I never noticed the reduction of distresses associated with coping styles.

Methyphenidate temporarily reduced my distresses, gave me time to work some things out, I presently am not taking methyphenidate.

I think I am more aware in someway from the experience.


777

Greyhound1
01-10-17, 11:41 PM
Some of my coping "skills" can be quite effective and also so destructive. Such as anxiety and obsessive thoughts. Both effective for motivating and remembering but not good for my mental health and stability.

Johnny Slick
01-11-17, 12:09 AM
I said yes because by the broadest terms, yes, it's a way you can mitigate the effects of ADHD. I can totally understand why others disagree with this though.

daveddd
01-11-17, 12:13 AM
sure

semantics

Greyhound1
01-12-17, 01:34 AM
I don't think we can afford to single out just ADHD medication if considering it to be a coping mechanism. Under the broadest terms all medication would also be.

Alaskamoose
01-12-17, 02:06 AM
Is medication for ADHD considered a coping mechanism?


777
My therapist told me that taking meds for my adhd were not optional if I wanted a life; I would not call that a coping mechanism; do you have adhd? If you rely have it and meds have worked for you, this would not even be a logical question :)

sarahsweets
01-12-17, 05:57 AM
Definitely a treatment vs a coping mechanism in my opinion. To me, coping skills are things like using lists or timers or reminders. Medication makes using those lists, timers and reminders possible.

Pilgrim
01-12-17, 08:05 AM
A substitution for what's not there. Given the right dosage by a dr with the right expertise

it's morally the right move. If I get hopelessly hurt by it I'm gunna sue.

Little Nut
01-12-17, 10:37 AM
-Uncle Google
In general, here are the general classifications of coping mechanisms:

Defense - the unconscious ways of coping stress. ...

Adaptive -tolerates the stress. ...

Avoidance -keeps self away from the stress. ...

Attack - diverts one's consciousness to a person or group of individuals other than the stressor or the stressful situation.

777?

Simply, I look at it as eliminating or alleviating the stressor(s).
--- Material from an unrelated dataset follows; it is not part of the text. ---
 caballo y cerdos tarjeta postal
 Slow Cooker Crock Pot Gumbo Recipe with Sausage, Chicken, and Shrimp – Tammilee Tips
So I guess using the above criteria the med is a coping mechanism because it "avoids" the stress.

Did I get it right?

Dachshund
01-12-17, 11:50 AM
Generally, a coping mechanism is a behavioral or mental process that soothes and alleviates stress. Things such as thumb sucking, repetitive motions, etc. This also includes things such as substance abuse, because the abuse of the substance is motivated by behavior and the stress. The substance is not the coping mechanism, but the behavior to reach for that substance is the coping mechanism. For example, stress eating. Food itself is not a coping mechanism, it is a requirement of life. But the act of reaching for food in stressful times is the coping mechanism.

So unless you're reaching for ADHD meds in a substance abusive manner, no. No more then a diabetic using insulin, or using a high blood pressure medication to treat high blood pressure.